Previous Genealogy  

A History of the Fleming Plantation in Rough Form with Notes and Sources


The next mention that I have comes from a pamphlet entitled “Truck Gardens and Orange and Fruit Groves” published by the Louisiana Truck & Orange Land Company, Ltd. of New Orleans, La. With Sales and Executive Office located at 404 Oppenheim Building, Saint Paul, Minnesota.

By Way of Introduction

The Louisiana Truck & Orange Land Co., Ltd., owns six thousand acres of land lying due south of New Orleans at a distance of 12 miles. The entire track is alluvial land; part has been cleared and cultivated, part is covered with virgin forest of cypress and hardwood and the remainder is prairie.
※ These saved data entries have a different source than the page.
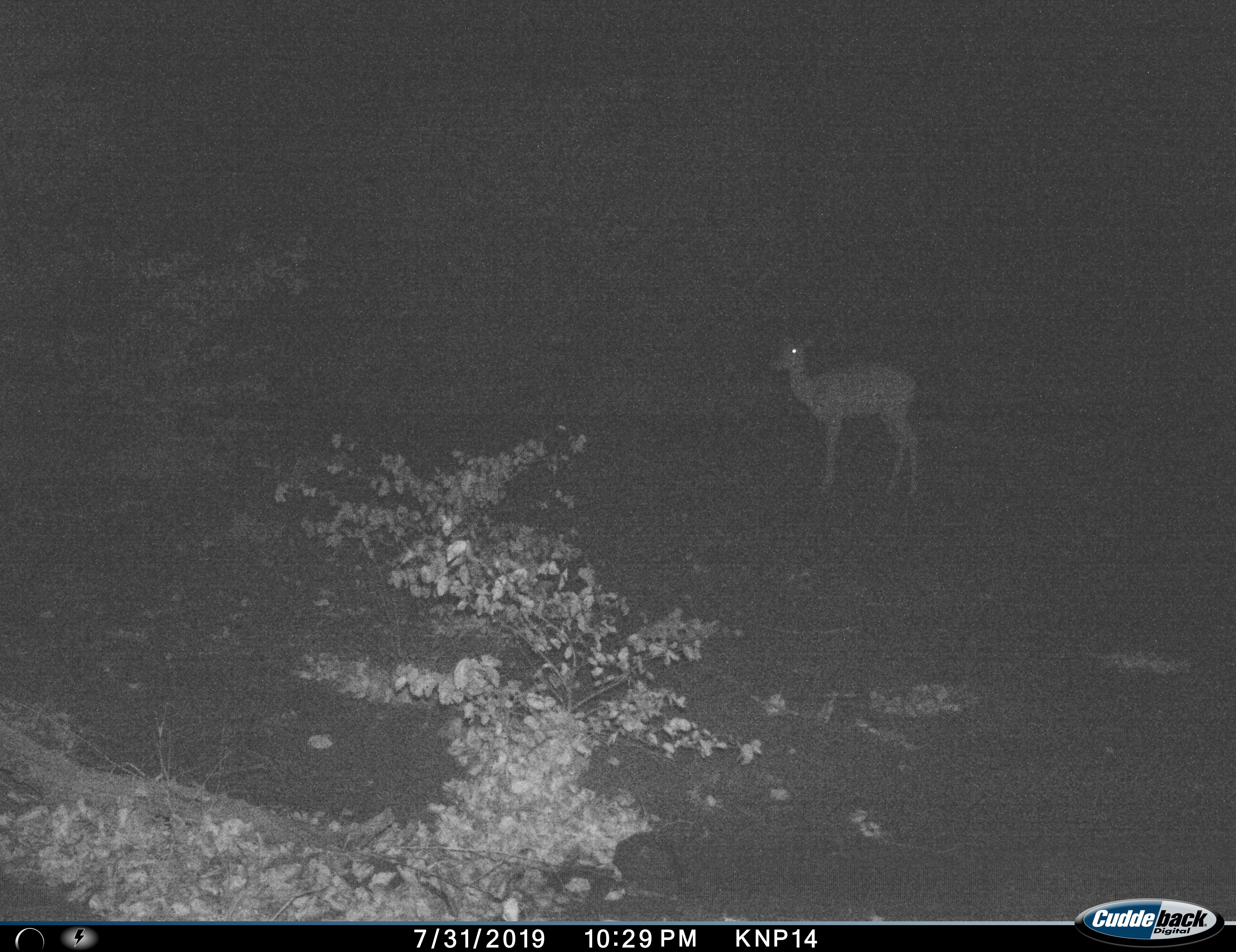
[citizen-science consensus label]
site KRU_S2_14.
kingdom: Animalia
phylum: Chordata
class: Mammalia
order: Artiodactyla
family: Bovidae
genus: Aepyceros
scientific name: Aepyceros melampus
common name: impala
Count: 1.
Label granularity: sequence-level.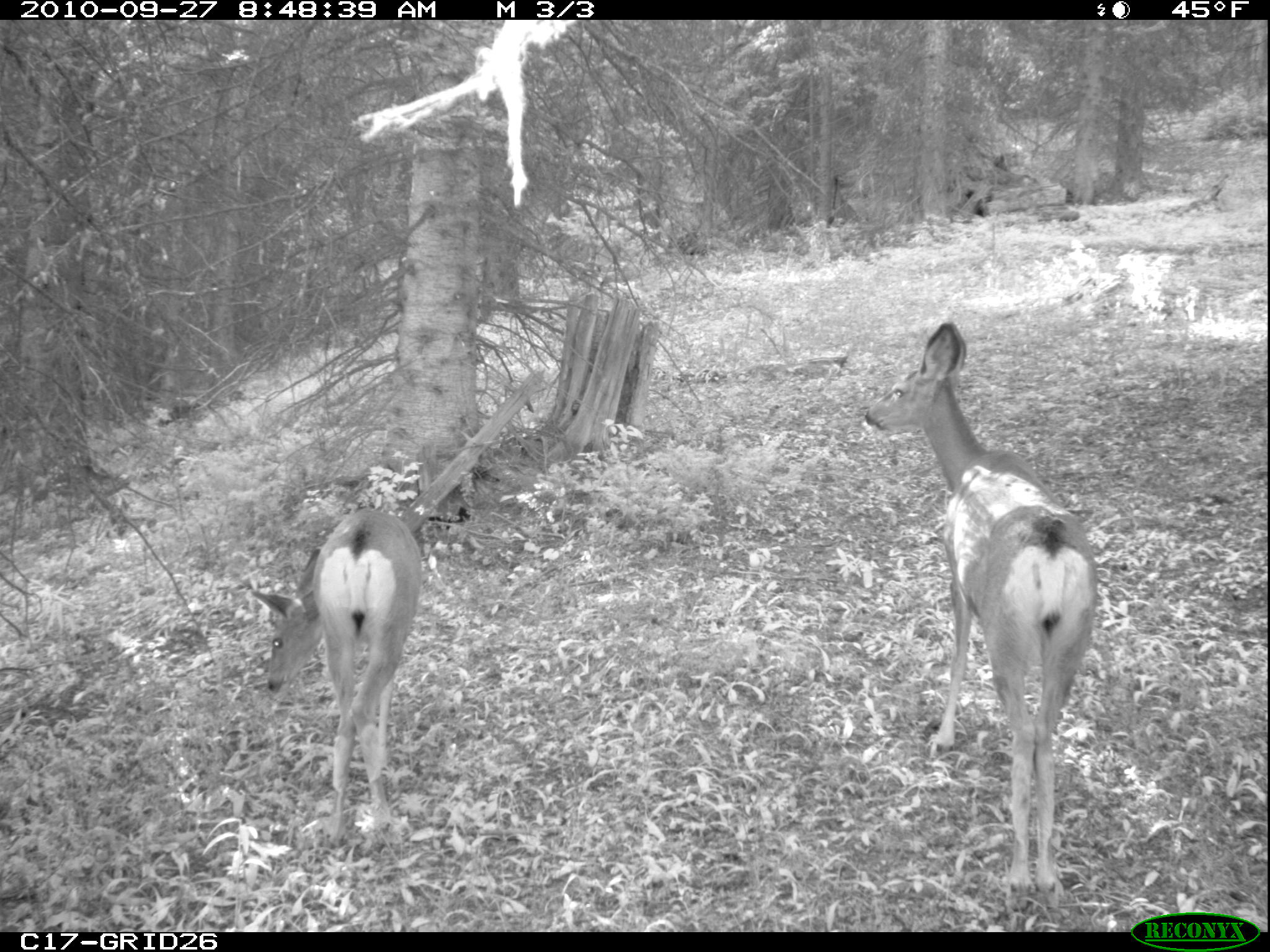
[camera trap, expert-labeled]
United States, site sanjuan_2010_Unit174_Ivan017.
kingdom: Animalia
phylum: Chordata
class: Mammalia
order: Artiodactyla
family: Cervidae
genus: Odocoileus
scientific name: Odocoileus hemionus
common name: mule deer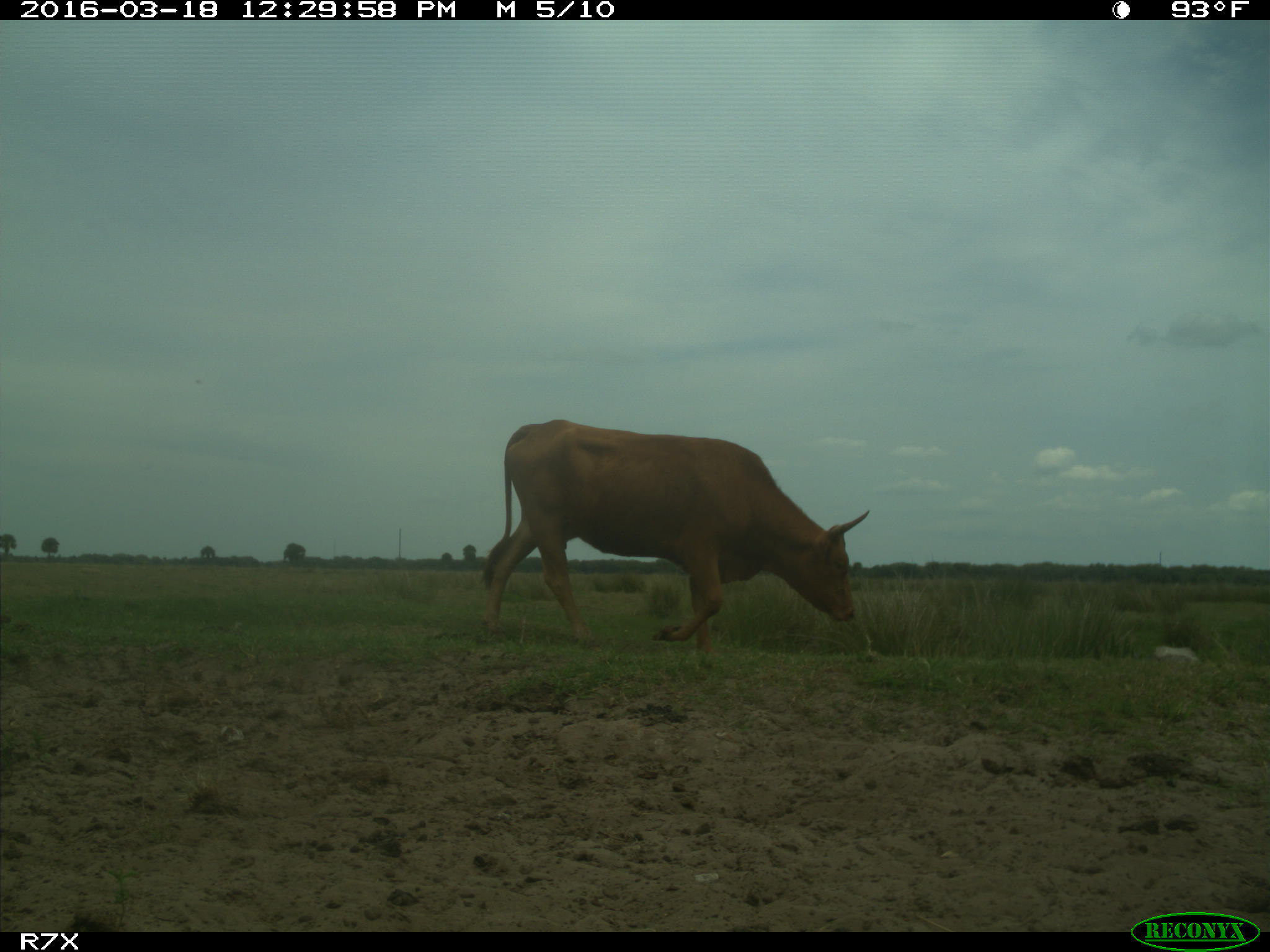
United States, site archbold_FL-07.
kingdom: Animalia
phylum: Chordata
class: Mammalia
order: Artiodactyla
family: Bovidae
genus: Bos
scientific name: Bos taurus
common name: domestic cow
The portion that has been cleared and cultivated, consisting of about two thousand acres, and which is now offered for sale in small tracts, formed before the Civil War one of the most famous plantations of the South. It was known as the Berthoud or Mavis Grove Plantation, and was for many years operated in the cultivation of sugar and rice with the labor of African slaves, there being at one time as many as one hundred and fifty-five negroes living and working on its broad and fertile acres. Two brick smoke stacks of enormous size and height mark the location of the immense sugar mill formerly in use and a long double row of negro cabins, some still occupied, show where the slaves were quartered and where they lived their care free and happy lives.

Since the war the plantation has been cultivated from time to time in a haphazard manner and the original plantation house and barns, blacksmith shops, store buildings and bayou dock still remain.

The natural location is one of the most beautiful in the South, the broad bayou-bordered fields and the enormous live oaks with their wide-spreading branches and drooping gray moss forming a scene of great picturesqueness.

Location

Crossing the Mississippi river on the south side of New Orleans at the Harvey dock and canal (the latter a channel eighty feet wide running six miles south in a straight line); passing through this canal one arrives at the Bayou Barataria, one of the many abandoned channels or branches of the Mississippi river, and following the course of this bayou a few miles, we arrive at the plantation buildings. There is, therefore, direct and easy water communication with the great city of New Orleans and there are also wagon roads and the New Orleans, Grand Isle & Fort Jackson R. R. runs within four miles of the land.

The land itself is bounded practically on all sides by Bayou Barataria, Chaland and Aux Oies and across the Bayou Barataria lies the quaint Acadian village of Barataria, extending abou a mile and a half along the Bayou, with some six or seven hundred inhabitants, stores, a church, a school for whites and a school for blacks.

A track of one hundred and fifty acres, including the plantation buildings, almost opposite the village of Barataria, has been reserved for a town site and a number of new buildings are in process of construction and contemplated by Northern people.

Freight and passenger steamers, a mail boat, and an ice boat, pass along the bayou at intervals and make landing whenever and wherever desired. It requires barely two hours in an ordinary gasoline launch to go from the ferry at New Orleans to the plantation buildings.